Conclusions and relevance Diagnostic criteria have become more sensitive and less specific over time, without substantial change in the accuracy. Based on current data, about 20% of DLB diagnosis are incorrect. Future studies are needed to evaluate if the recently released revised consensus criteria will improve the diagnostic accuracy of DLB.
- lewy body dementia
- clinical neurology
- systematic reviews
Statistics from Altmetric.com
The diagnosis of dementia with Lewy bodies (DLB) may be challenging, especially early in the course, as the clinical presentation is extremely variable among individual patients.

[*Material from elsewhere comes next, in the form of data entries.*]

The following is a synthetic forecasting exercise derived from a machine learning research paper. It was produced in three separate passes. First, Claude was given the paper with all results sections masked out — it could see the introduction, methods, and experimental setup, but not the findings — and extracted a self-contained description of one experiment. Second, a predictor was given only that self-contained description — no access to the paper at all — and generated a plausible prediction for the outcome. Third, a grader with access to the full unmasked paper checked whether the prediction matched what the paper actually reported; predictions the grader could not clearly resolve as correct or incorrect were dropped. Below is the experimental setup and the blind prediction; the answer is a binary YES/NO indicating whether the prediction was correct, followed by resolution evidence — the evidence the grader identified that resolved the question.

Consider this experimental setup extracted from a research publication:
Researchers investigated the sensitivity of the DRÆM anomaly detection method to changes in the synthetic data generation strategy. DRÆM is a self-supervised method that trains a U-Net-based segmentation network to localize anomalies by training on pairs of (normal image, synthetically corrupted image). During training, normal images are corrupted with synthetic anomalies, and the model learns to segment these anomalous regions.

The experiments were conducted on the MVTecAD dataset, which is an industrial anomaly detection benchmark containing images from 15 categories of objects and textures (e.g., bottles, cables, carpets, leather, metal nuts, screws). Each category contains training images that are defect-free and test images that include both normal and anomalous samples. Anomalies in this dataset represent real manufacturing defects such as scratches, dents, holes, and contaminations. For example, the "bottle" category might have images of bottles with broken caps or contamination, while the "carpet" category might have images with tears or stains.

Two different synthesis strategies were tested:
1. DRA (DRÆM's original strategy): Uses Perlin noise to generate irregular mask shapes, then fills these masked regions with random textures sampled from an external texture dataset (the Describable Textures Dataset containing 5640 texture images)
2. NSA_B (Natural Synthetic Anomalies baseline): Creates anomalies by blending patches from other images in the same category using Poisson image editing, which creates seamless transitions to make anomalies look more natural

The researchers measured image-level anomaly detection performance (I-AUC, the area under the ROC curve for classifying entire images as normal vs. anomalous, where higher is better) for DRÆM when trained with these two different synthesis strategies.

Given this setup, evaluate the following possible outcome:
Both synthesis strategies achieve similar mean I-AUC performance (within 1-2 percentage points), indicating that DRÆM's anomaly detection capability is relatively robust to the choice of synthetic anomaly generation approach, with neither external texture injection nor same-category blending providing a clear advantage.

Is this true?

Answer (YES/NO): NO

Early diagnosis is important for therapeutic choice, as patients have in general good responsiveness to cholinesterase inhibitors, but increased risk of sensitivity to certain medications such as neuroleptics and anticholinergics, which can lead to increased morbidity and mortality in these patients.1
The identification of DLB as a distinct disease is relatively recent.2 Until 1996, the scientific community missed a consensus on terminology and diagnosis, for example, referring to ‘dementia associated with cortical Lewy bodies’ or ‘senile dementia of Lewy body type’ and using different sets of diagnostic criteria (as Nottingham Criteria3 and Newcastle Criteria4). In 1996, during the First International Workshop of the Consortium on DLB,5 it was proposed the terminology of dementia with Lewy bodies (DLB), with new clinical and pathological diagnostic criteria. Such criteria were first revised in 20051 and a second time in June this year.6
Our aim was to perform an up-to-date systematic review of the studies on diagnostic accuracy in DLB and to evaluate the sensitivity, specificity and accuracy of the diagnostic criteria: we analysed the validity of the different criteria, hypothesising an improvement over time.

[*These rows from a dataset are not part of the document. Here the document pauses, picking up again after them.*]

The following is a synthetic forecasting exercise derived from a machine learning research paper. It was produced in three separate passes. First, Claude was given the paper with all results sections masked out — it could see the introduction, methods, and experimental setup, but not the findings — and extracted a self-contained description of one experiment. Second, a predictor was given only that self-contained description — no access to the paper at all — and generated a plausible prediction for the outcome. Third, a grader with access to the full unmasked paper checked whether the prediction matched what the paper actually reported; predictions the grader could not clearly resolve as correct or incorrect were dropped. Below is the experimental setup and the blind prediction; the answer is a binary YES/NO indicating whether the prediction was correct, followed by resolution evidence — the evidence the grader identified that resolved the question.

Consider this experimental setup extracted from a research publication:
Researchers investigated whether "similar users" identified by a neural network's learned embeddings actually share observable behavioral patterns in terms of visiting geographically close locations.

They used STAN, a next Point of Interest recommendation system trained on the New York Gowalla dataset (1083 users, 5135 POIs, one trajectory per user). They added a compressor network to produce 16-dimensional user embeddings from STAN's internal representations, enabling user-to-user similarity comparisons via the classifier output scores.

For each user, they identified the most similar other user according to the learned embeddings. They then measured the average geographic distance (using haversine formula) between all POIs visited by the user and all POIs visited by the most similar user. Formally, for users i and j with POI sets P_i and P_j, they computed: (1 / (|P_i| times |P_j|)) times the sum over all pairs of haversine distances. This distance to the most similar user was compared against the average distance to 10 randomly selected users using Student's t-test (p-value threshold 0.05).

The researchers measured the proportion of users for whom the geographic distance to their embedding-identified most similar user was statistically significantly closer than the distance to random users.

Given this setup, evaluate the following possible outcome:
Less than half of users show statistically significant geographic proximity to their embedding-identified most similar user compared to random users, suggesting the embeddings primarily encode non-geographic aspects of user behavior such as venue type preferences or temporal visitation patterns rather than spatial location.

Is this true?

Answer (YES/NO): YES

We followed Preferred Reporting Items for Systematic Reviews and Meta-Analyses (PRISMA) and Meta-analysis of Observational Studies in Epidemiology (MOOSE) guidelines for systematic review and meta-analysis.7 8 We performed electronic searches of MEDLINE and SCOPUS databases using the combination of a number of medical subject heading (MeSH) and free-text terms (eg, ‘dementia with Lewy bodies’, ‘Lewy-body dementia’, ‘diagnostic accuracy’, ‘sensitivity’, ‘specificity’, ‘positive predictive value’, ‘negative predictive value’) (online supplementary table 1). Duplicates were eliminated and all relevant articles were retrieved. We did not place restriction on language and date. We performed the last search on October 2016. We excluded abstracts and chapters of book. We carefully reviewed the reference list of articles for additional articles missed in the research. We included articles if they reported any of the diagnostic parameters or raw data, specifically regarding the clinical diagnosis of DLB. We decided to perform the meta-analysis only on those studies that used pathological examination as gold standard. We excluded the studies using different gold standard. Our aim was to evaluate accuracy of clinical diagnosis using specific diagnostic criteria. We excluded the studies not specifying the criteria used or using multiple diagnostic criteria.
supplementary table 2
Achievable diagnostic parameters should fully or partially include: sensitivity—proportion of patients with DLB who were correctly identified with the diagnosis of DLB using clinical criteria; specificity—proportion of patients without DLB who were correctly identified as not having the disease using clinical criteria; positive predictive value (PPV)—proportion of patients with initial diagnosis of DLB based on clinical criteria who truly had the disease; negative predictive value (NPV)—proportion of people with initial diagnosis of non-DLB based on clinical criteria who truly did not have the disease; diagnostic accuracy—proportion of all correct diagnoses.
Two authors (GR and MA) independently performed the literature search, selected all potentially relevant papers, screened the full texts and extracted data from the eligible studies. Disagreements were resolved by asking the opinion of a third reviewer (RS). When relevant information was missing, we tried to contact study authors by email.
We analytically read the methods of the studies in order to evaluate the different diagnostic criteria used and if the criteria were applied in the early (<3 years) or later stage of disease (>3 years). We defined three categories of diagnostic criteria: ‘criteria antecedents to those of McKeith 1996’, ‘McKeith criteria 1996’ and ‘McKeith criteria 2005’.
Some studies reported accuracy based on different diagnostic criteria in the same population and on diagnosis of possible or probable separately (for McKeith criteria 1996 and 2005); therefore, these studies were included in the meta-analysis with more than one record.
Given that PPV and NPV are affected by the different prevalence of DLB or other diseases evaluated in each specific setting, we only meta-analysed sensitivity and specificity values, and in addition accuracy values, as providing an overall measure.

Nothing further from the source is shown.